Higher Payouts Seen For Banking, Equity Groups
Year-end bonuses for investment banking groups remain on track to climb 10 - 20 percent above last year's robust levels, notwithstanding the debt crunch that hammered bottom lines and put a damper on new jumbo LBOs, a new report concludes.
Other Wall Street sectors poised for double-digit bonus growth this year include prime brokerage (15 percent), equity asset management (10 - 15 percent), high net worth (10 percent), equity derivatives (20 percent) and private equity (20 percent plus), says the report from Johnson Associates, a widely quoted compensation consultant. Even fixed-income derivatives are projected to pay out 10 percent more per employee than last year.
The sub-prime blowup and its fallout will weigh heavily on bonuses pools for "plain-vanilla" fixed-income departments, according to Johnson's "Third Quarter Trends and Year-End Projections" report, dated Nov. 1. Those groups will be paid 5 - 15 percent less per head than last year, the report predicts. Three months ago, when the credit crunch was just starting to be felt, Johnson had projected full-year bonuses for fixed-income groups would be flat with 2006.
Fixed-income contributed only 25 percent of investment banking net revenue among seven bulge-bracket banks for the year to date - a steep decline from 33 percent in the same period last year. Equity's share grew to 24 percent from 20 percent.
Downward Revisions
Johnson's latest year-end payout projections for most sectors are below what was envisioned three months ago. Average bonuses for "staff positions" are now projected to come in roughly flat (down 2 percent to up 5 percent) with 2006. In Johnson's second-quarter report, dated Aug. 9, they were seen rising 10 percent. Similarly, bonuses for senior management in various investment banks is projected to come in down 15 percent to up 5 percent from last year; the second-quarter report called for a 5 percent year-to-year increase. Bonuses for commercial and retail banking groups, including senior management at commercial banks, also are seen flat to lower versus 2006.

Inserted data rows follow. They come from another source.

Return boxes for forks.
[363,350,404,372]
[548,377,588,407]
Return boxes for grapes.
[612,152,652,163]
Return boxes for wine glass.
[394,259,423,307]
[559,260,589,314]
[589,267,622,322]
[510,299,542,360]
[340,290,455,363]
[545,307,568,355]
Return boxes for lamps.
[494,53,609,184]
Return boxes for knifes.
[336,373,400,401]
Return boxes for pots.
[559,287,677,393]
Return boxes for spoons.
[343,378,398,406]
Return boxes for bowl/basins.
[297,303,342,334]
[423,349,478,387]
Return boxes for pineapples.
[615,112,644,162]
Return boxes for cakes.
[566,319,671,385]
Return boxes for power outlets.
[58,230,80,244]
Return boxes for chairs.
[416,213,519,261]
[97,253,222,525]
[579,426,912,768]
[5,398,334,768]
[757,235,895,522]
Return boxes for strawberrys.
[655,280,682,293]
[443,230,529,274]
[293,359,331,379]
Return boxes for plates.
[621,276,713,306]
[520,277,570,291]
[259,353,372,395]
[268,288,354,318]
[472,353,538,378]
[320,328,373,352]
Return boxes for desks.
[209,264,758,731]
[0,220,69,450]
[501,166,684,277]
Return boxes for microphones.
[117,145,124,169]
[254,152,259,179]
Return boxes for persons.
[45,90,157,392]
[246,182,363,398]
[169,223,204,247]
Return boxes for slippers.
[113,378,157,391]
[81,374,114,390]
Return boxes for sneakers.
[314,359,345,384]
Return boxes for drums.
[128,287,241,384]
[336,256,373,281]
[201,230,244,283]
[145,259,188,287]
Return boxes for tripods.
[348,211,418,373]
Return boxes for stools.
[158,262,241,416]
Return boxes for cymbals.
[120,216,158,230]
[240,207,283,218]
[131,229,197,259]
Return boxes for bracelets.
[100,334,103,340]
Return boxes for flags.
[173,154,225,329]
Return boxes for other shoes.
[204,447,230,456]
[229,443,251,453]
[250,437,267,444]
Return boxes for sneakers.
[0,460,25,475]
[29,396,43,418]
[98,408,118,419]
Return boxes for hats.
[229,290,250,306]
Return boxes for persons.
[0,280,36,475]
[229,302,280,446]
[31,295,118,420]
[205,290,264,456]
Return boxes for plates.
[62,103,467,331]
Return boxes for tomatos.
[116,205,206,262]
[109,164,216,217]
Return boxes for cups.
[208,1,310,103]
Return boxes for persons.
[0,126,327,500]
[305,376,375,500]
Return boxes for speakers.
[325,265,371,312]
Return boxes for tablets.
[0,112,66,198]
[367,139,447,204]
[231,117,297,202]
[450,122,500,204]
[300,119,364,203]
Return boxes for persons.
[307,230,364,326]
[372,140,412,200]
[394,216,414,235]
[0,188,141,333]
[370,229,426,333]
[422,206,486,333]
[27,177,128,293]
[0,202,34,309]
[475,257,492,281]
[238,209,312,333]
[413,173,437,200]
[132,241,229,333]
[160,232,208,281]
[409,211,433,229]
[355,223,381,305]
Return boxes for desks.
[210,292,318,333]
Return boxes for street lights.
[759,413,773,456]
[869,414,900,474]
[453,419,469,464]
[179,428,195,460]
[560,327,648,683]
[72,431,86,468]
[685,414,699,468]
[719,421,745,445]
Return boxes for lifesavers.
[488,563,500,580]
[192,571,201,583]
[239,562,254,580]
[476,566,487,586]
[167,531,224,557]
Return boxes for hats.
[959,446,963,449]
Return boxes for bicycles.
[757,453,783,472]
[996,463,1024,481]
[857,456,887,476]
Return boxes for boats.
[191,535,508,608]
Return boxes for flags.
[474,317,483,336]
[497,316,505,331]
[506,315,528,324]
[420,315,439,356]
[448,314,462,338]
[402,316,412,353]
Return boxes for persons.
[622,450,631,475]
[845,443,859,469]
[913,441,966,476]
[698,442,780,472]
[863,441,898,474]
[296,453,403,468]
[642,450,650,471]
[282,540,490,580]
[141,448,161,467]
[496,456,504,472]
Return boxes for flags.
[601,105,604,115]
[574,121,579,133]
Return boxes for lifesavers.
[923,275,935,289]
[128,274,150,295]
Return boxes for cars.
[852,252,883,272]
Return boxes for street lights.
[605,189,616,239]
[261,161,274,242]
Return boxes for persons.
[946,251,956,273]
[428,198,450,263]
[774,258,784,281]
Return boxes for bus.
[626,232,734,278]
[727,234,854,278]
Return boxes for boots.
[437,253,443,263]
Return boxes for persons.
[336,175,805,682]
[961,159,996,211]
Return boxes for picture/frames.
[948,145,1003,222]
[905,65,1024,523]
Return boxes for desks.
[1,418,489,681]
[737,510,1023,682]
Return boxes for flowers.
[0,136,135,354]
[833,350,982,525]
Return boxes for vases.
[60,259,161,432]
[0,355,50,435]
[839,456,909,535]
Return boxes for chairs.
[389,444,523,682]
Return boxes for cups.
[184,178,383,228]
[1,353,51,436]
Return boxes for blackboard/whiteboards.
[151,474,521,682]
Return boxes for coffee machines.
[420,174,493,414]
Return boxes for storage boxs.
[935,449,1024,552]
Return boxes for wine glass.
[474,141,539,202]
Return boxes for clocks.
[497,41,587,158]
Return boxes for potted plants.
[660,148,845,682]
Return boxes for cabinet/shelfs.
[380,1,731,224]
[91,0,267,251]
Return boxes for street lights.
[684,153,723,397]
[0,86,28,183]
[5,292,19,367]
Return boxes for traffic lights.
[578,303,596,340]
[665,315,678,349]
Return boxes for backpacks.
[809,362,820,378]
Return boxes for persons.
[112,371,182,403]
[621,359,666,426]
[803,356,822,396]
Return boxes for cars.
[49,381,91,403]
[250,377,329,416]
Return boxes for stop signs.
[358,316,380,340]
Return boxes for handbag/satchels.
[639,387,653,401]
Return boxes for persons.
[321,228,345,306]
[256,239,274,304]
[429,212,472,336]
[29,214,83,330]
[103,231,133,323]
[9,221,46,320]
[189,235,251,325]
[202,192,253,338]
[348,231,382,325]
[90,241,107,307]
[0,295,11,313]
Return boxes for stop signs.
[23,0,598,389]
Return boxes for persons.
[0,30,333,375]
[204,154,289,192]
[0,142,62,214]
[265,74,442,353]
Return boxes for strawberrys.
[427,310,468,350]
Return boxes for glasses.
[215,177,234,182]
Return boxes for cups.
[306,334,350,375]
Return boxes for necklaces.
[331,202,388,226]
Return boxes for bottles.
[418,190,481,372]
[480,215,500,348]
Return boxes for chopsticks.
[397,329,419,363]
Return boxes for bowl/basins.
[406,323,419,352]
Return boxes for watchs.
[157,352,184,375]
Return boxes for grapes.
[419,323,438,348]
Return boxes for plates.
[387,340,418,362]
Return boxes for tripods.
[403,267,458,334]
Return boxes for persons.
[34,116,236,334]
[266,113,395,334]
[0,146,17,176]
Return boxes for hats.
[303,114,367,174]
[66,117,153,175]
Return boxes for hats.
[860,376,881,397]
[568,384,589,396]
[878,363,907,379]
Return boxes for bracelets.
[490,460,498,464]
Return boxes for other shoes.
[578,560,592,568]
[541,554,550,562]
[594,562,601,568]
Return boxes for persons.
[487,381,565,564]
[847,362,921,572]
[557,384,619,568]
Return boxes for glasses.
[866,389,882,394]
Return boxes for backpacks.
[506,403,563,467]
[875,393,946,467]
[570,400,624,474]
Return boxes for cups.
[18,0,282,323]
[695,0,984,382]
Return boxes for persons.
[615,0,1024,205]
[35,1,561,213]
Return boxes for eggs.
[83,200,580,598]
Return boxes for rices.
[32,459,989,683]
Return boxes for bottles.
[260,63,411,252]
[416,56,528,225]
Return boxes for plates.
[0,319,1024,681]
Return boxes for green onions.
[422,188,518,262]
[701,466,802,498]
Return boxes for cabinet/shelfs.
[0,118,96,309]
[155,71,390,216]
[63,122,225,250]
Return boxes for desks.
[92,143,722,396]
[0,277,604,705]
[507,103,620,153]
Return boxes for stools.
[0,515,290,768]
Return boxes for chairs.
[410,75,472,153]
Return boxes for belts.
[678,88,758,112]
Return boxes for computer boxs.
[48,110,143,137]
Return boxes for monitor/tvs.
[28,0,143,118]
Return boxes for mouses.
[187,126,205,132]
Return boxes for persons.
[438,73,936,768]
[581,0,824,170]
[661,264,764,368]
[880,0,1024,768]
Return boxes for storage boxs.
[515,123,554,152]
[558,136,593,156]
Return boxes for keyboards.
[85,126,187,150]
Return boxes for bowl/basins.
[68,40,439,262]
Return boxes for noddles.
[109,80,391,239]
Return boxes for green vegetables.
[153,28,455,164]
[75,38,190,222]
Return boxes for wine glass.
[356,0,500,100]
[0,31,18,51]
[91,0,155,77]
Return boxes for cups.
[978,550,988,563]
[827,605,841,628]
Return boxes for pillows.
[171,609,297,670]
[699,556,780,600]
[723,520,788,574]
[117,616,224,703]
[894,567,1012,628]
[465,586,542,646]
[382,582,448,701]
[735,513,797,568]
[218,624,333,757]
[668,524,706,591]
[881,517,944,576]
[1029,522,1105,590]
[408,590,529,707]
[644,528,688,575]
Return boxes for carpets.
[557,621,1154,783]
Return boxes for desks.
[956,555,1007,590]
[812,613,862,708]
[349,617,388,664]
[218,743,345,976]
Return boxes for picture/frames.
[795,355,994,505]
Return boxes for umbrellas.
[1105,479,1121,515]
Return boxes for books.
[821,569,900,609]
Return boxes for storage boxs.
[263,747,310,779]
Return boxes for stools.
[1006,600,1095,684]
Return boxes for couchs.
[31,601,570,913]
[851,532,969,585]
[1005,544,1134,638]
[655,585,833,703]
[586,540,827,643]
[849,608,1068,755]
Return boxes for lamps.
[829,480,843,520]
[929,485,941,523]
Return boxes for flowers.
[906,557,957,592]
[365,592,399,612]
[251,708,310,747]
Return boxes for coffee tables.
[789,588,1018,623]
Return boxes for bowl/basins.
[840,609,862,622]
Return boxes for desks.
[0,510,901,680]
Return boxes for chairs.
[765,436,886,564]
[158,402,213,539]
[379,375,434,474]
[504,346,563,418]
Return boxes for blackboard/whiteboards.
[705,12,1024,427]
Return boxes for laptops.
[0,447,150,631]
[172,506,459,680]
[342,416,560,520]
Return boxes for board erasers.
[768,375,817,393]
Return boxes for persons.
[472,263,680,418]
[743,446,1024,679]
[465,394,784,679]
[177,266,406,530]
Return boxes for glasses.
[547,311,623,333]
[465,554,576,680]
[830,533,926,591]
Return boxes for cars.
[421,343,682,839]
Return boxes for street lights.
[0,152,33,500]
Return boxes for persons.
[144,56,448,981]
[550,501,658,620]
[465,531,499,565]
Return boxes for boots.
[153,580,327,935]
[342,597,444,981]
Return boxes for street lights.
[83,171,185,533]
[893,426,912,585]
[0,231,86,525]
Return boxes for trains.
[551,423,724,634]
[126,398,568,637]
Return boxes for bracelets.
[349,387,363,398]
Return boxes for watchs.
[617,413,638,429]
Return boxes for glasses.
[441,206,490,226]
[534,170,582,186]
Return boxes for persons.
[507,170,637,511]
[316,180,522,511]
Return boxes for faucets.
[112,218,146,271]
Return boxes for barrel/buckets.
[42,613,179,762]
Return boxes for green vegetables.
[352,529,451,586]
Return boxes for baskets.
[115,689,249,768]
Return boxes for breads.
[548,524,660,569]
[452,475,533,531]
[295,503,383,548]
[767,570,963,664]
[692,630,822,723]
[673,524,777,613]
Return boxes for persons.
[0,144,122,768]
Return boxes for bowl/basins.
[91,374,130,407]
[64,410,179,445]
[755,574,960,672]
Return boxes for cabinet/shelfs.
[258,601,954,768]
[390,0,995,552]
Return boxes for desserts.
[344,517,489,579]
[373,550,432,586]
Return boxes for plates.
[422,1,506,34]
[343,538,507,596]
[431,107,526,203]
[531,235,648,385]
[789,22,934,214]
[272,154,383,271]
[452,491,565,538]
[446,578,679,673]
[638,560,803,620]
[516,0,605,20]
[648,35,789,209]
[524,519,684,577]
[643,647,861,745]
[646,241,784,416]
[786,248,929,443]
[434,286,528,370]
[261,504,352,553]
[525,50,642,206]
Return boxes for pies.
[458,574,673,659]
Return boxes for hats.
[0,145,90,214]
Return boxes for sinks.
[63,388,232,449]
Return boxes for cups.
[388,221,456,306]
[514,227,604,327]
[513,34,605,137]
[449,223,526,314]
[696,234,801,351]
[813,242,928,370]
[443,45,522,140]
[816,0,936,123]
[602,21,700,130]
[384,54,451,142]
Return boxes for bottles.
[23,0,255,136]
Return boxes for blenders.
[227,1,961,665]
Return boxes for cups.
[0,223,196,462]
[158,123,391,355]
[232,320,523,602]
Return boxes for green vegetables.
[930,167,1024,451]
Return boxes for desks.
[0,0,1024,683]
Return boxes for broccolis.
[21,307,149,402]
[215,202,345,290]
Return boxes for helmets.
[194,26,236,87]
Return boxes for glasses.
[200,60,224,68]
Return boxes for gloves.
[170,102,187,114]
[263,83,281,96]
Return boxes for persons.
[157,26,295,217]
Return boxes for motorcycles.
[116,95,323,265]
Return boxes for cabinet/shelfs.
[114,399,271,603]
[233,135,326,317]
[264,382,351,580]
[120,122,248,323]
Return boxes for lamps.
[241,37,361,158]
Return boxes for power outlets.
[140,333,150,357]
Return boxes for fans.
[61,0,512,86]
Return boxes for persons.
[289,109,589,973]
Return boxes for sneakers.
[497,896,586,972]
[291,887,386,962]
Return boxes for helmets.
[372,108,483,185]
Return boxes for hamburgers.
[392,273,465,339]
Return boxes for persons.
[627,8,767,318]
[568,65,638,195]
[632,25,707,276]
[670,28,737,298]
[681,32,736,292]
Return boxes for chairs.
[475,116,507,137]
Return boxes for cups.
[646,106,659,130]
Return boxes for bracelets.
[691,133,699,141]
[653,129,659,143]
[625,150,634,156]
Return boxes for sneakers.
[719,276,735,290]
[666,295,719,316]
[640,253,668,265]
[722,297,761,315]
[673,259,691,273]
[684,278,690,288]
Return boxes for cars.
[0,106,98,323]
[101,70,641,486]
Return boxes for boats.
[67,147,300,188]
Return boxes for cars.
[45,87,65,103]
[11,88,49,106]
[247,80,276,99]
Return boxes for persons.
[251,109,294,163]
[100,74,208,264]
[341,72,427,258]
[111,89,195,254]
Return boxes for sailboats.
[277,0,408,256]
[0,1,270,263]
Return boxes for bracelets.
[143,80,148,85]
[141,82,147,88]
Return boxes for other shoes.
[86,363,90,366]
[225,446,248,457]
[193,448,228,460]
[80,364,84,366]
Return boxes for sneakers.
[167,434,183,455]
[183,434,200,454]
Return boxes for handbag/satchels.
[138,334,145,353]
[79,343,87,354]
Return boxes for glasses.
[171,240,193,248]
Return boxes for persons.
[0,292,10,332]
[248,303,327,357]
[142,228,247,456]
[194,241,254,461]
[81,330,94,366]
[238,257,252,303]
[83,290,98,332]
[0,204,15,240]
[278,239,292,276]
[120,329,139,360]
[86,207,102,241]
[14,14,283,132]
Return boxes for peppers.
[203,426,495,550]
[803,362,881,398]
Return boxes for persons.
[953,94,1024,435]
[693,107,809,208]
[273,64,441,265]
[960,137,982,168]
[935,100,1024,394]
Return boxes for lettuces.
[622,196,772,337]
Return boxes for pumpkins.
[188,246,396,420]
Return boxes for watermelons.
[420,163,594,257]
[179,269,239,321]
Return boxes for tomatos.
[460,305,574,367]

The figures describe the broad landscape among firms. Individual firms' payouts will vary based on their degree of exposure to troubled mortgage and credit markets, Johnson says. Strength in derivatives and international (M&A) advisory are other areas that will differentiate among firms. "Because (the) fourth-quarter outlook has changed from positive to a 'wild card,' incentive messages have been cautious as firms try to set expectations internally," the report says.
A column graph indicates company-wide bonus pools for 10 unnamed "major investment and commercial banks" range from 20 percent above 2006 for the best-performing institution, to 10 percent below 2006 for the worst-performing institution, with a median of about plus 4 percent.
Despite many downward revisions from last quarter, Johnson's latest projections on the whole are more optimistic than either the views of other forecasters or the mood in the trenches. For example, the New York State Comptroller's office recently predicted that the industry-wide bonus pool for 2007 will decline 10 percent from last year's record high $23.9 billion.
Alan Johnson, the consulting firm's managing director, says 2007 payouts will be propped up by stellar profits from the first half of the year. But now that the bond structuring and LBO financing desks that generated a big chunk of those first-half profits are largely silent, he says the industry outlook for 2008 is considerably darker.